→ **WORK REQUEST 1**
According to the Nikon 51-point autofocus forum thread, how many cross-type focus points does the D90/D3000/D5000 have?
→ **WORK REQUEST 2**
Pick up the Nikon 51-point autofocus forum thread at its last line and write what follows.

# Why Nikon 51-point Auto Focus?



## KmH (Oct 16, 2009)

In case you were wondering!

With 15 cross-type focus points:

Nikon Imaging | Nikon D Technology THE POWER TO CHANGE YOUR PHOTOGRAPHY

By comparison a D90/d3000/D5000 only has the Multi-CAM 1000 AF module with 11 focus points and only 1, the center one, is a cross-type focus point.


----------



## dhilberg (Oct 17, 2009)

Interesting, thanks for the link!


----------



## Garbz (Oct 17, 2009)

Cool. Nice article.


----------



## SpeedTrap (Oct 17, 2009)

*Why Nikon 51-point Auto Focus?*
Because it is just a whole lot of Awesome


----------



## KmH (Mar 14, 2010)

Lets run it through again.


----------



## Hamtastic (Mar 15, 2010)

KmH said:


> *Why Nikon 51-point Auto Focus?*



Because Canon's version had 50?   

_Nigel Tufnel: The numbers all go to eleven. Look, right across the board, eleven, eleven, eleven and...

Marty DiBergi: Oh, I see. And most amps go up to ten?

Nigel Tufnel: Exactly.

Marty DiBergi: Does that mean it's louder? Is it any louder?

Nigel Tufnel: Well, it's one louder, isn't it? It's not ten. You see, most blokes, you know, will be playing at ten. You're on ten here, all the way up, all the way up, all the way up, you're on ten on your guitar. Where can you go from there? Where?

Marty DiBergi: I don't know.

Nigel Tufnel: Nowhere. Exactly. What we do is, if we need that extra push over the cliff, you know what we do?

Marty DiBergi: Put it up to eleven.

Nigel Tufnel: Eleven. Exactly. One louder.

Marty DiBergi: Why don't you just make ten louder and make ten be the top number and make that a little louder?

Nigel Tufnel: [pause] These go to eleven. 
_


----------



## ann (Mar 15, 2010)

huh?


----------



## Sam6644 (Mar 15, 2010)

Hamtastic said:


> KmH said:
> 
> 
> > *Why Nikon 51-point Auto Focus?*
> ...



:thumbup::thumbup:


----------



## Overread (Mar 15, 2010)

→ **GIVEN INFORMATION**
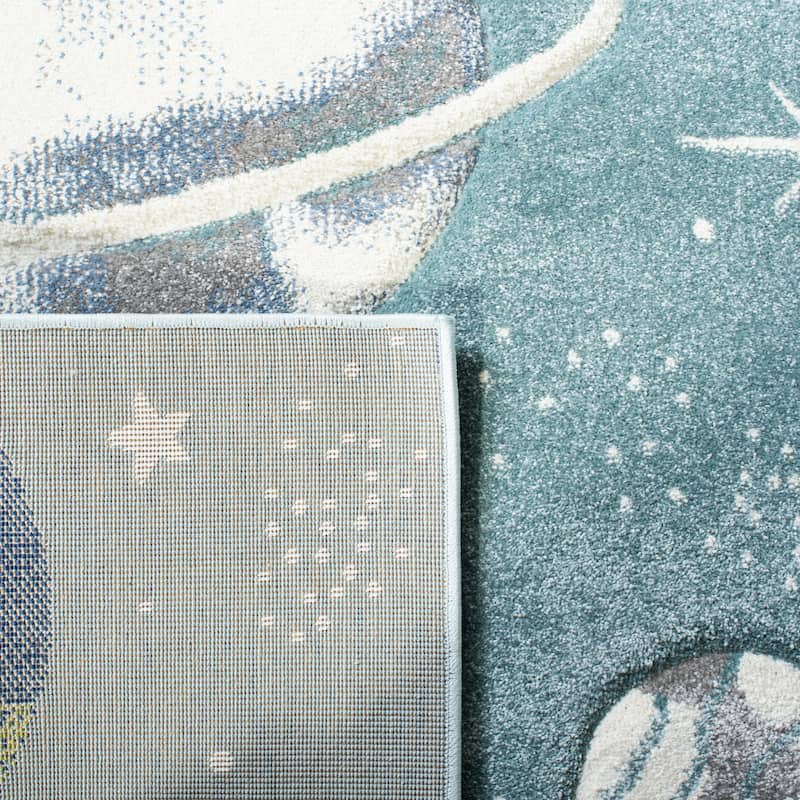 SAFAVIEH Carousel Kids Selvinaz Solar System Rug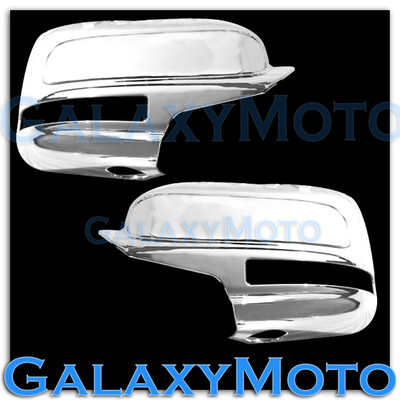 11-13 Ford Explorer Chrome FULL MIRROR w/Turn Light Signal Cover 2013 Left+Right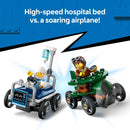Airplane vs Hospital Bed - Lego City 60459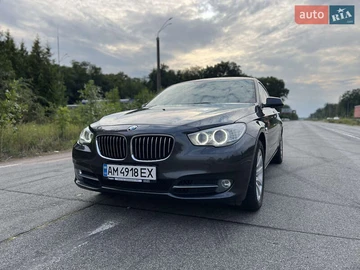 Авто BMW 5 Series 2011 № 7853448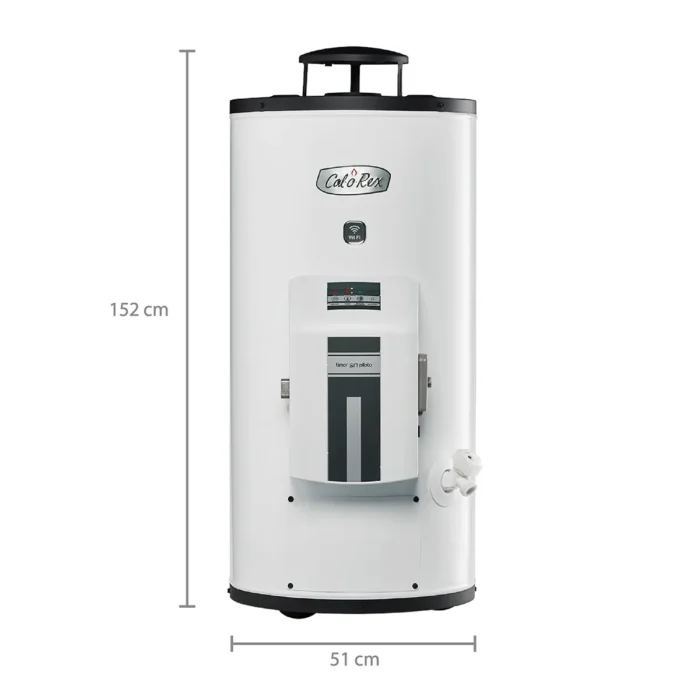 Termotanque a gas de 103 Lts sin piloto con WIFI Calorex - Imagen 2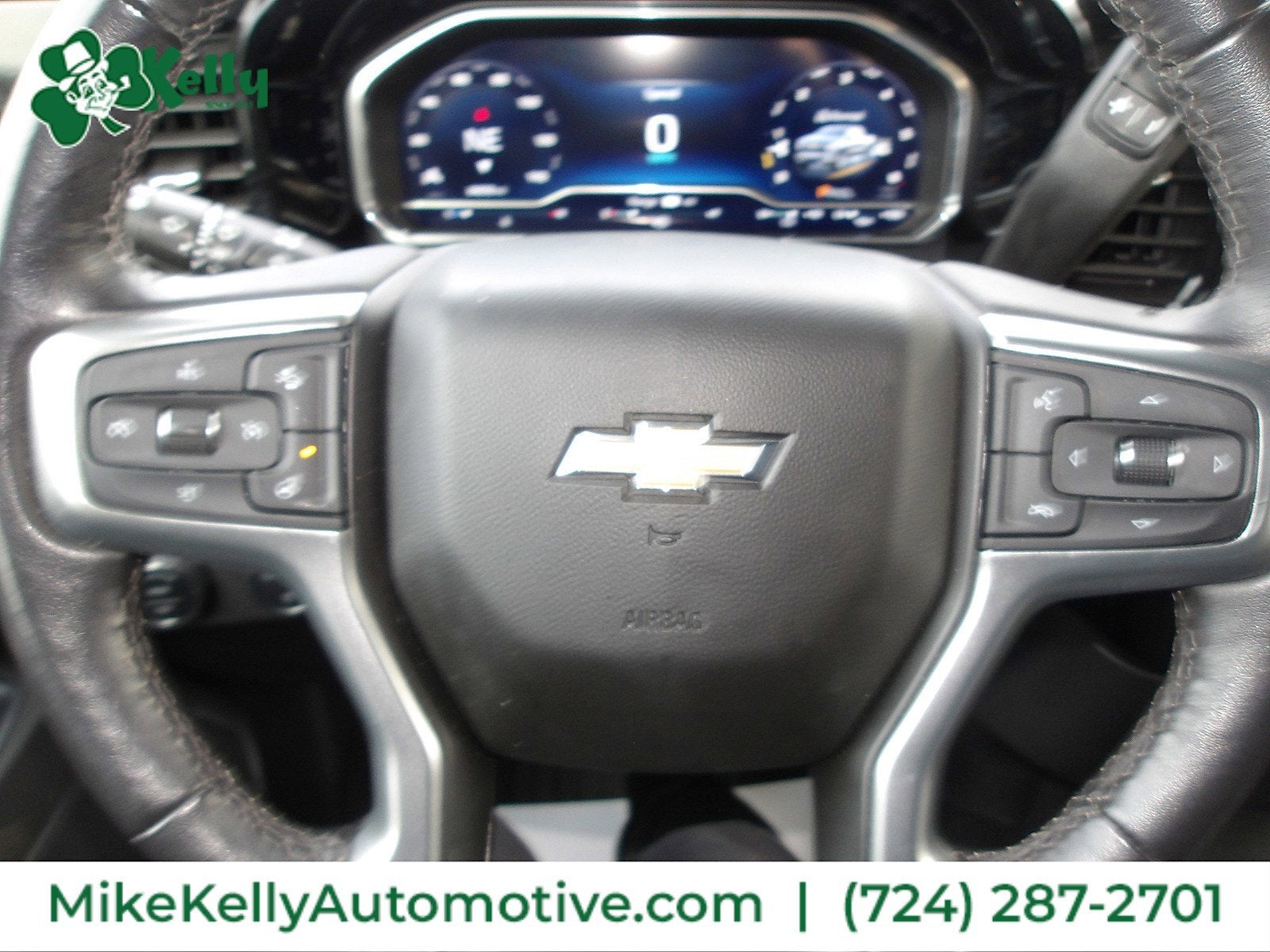 2022 Chevrolet Silverado 1500 LT (2FL)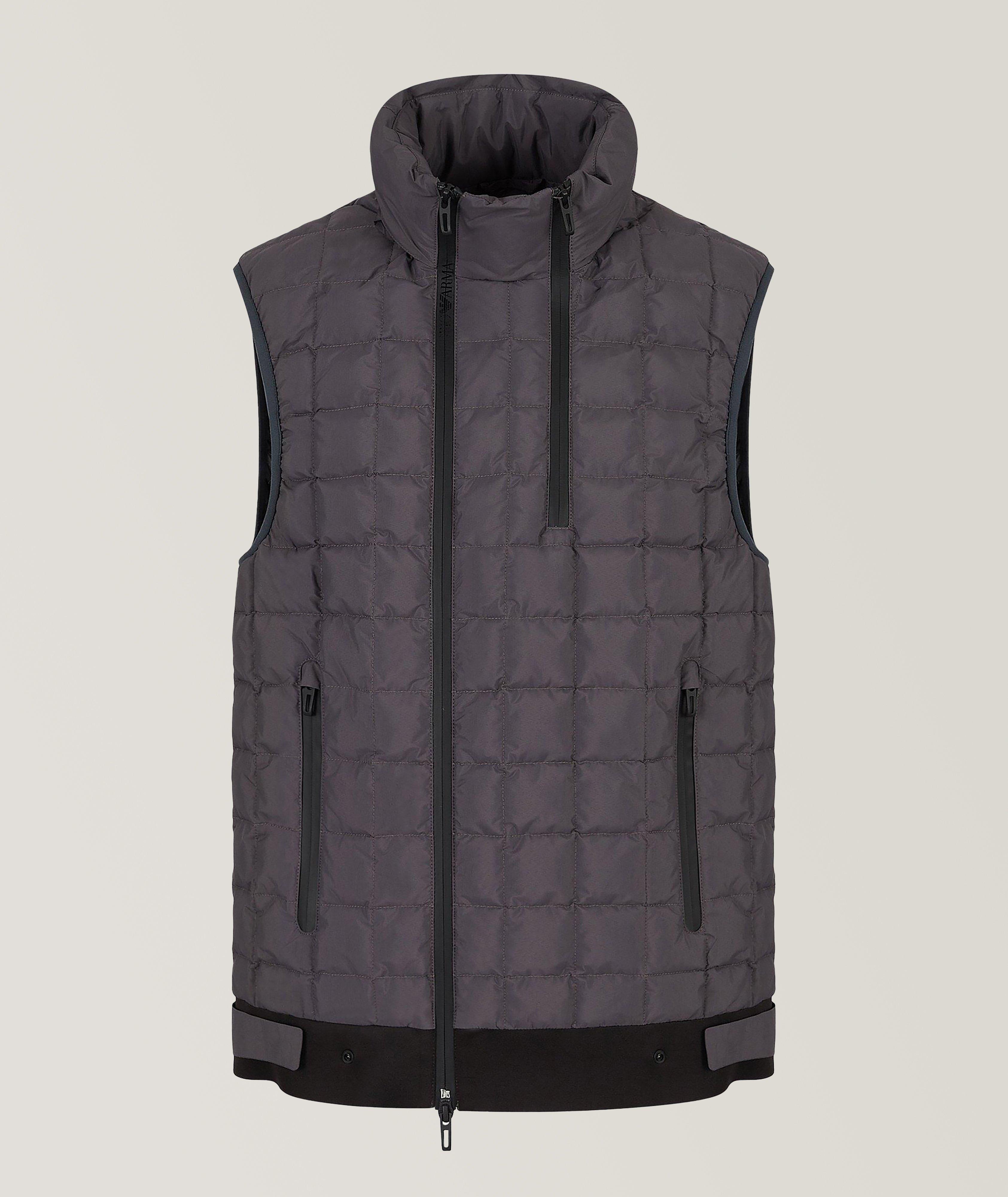 Travel Essentials Quilted Down Vest image 0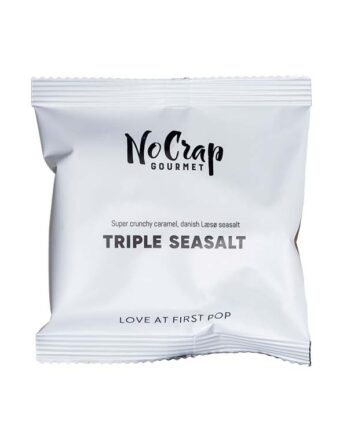 Popcorn med Saltkaramel, No Crap Flowpack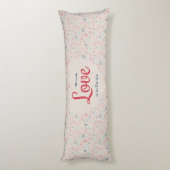 Coussins Longs L'amour est dans l'air (Dos (Vertical))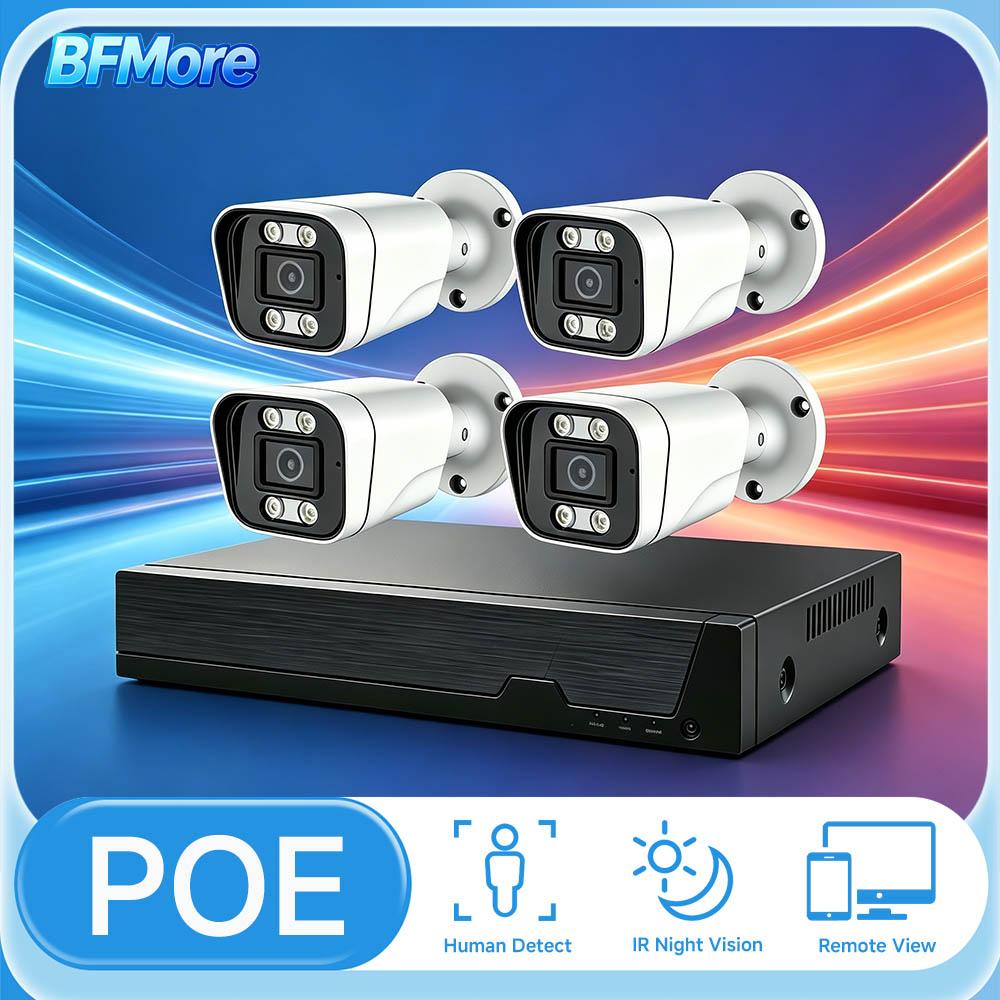 Sistema de Seguridad BFMore 8M - Home Security Video reseña y precio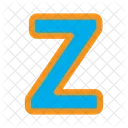 Letter Z  Icon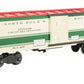 Bachmann 27044 On30 North Pole & Southern Christmas Fruitcake Wood Box Car #2007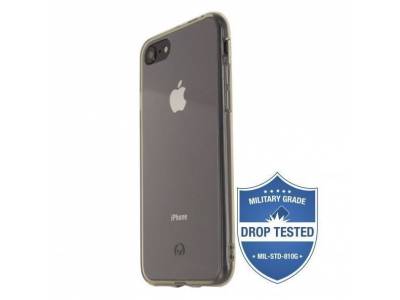Naked protection iPhone 7/8/SE grey/transparant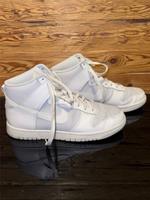 NIKE DUNK HIGH RETRO Sneaker - Grau / Weiß Bayern - Geretsried Vorschau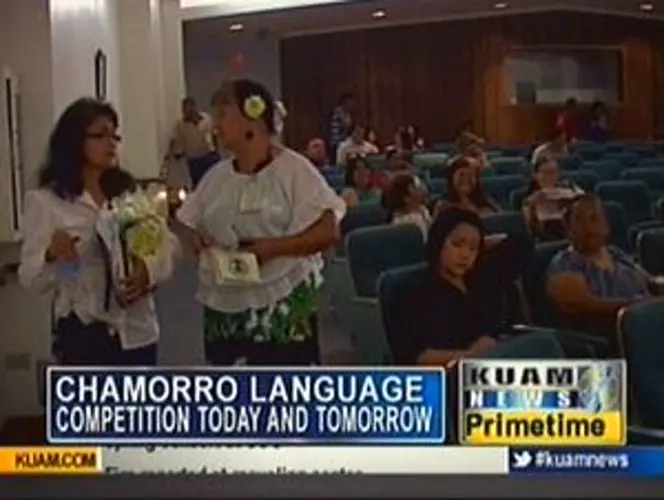 Chamorro language competition held for island students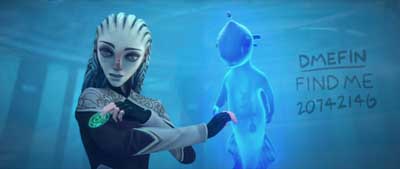 Star Trek: Prodigy Screencaps "Observer's Paradox" (S2:E5)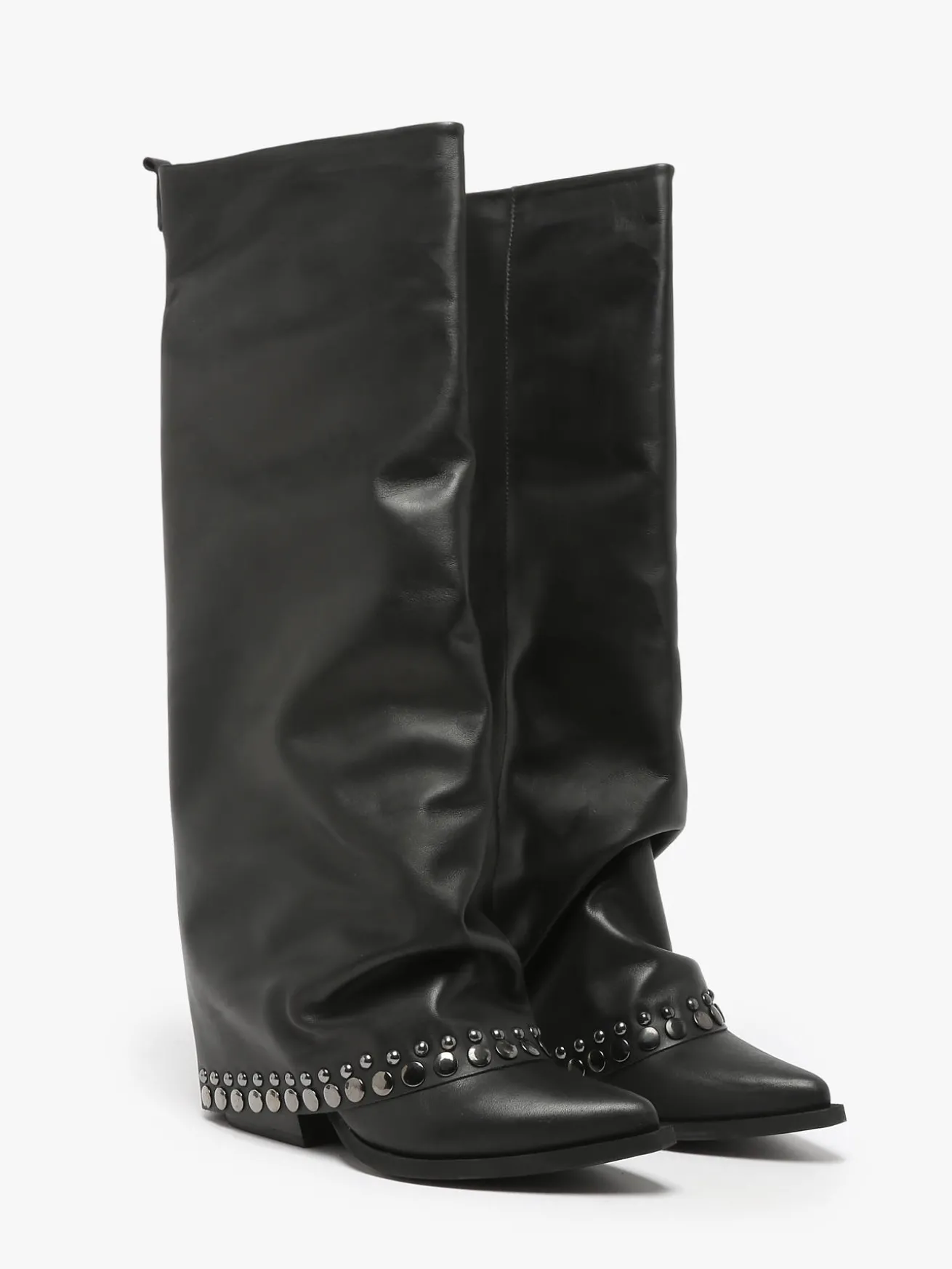 Bottes en cuir N?6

→ **ANSWER BOX 1**
Only one, the center focus point.

→ **ANSWER BOX 2**
Pfft





xkcd: Spinal Tap Amps

And yes more cross points and AF points is a great thing to have *says the 400D user with 1 cross type point...*


----------



## Sam6644 (Mar 15, 2010)

all of my points are cross points


----------



## pbelarge (Mar 15, 2010)

Would someone provide a little more detail as to what "_cross points and AF points " _are/and do?

Thanks


----------



## Dao (Mar 15, 2010)

pbelarge said:


> Would someone provide a little more detail as to what "_cross points and AF points " _are/and do?
> 
> Thanks



I beleive the cross type AF point have a pair of sensors that is perpendicular to each other  (Vertical and Horizontal) for more accurate AF.  And it usually works with fast lens.

So the AF speed of a EF 50mm F/1.4 lens on a XTi is slower than when it is paired with a 40/50D which has cross type AF point.


----------



## myfotoguy (Mar 15, 2010)

Good article, thanks. Will be useful when explaining why this focus system is better than a D90 (your example), for those that are trying to decide between the two and focusing performance is a criteria.


----------



## PhotoXopher (Mar 15, 2010)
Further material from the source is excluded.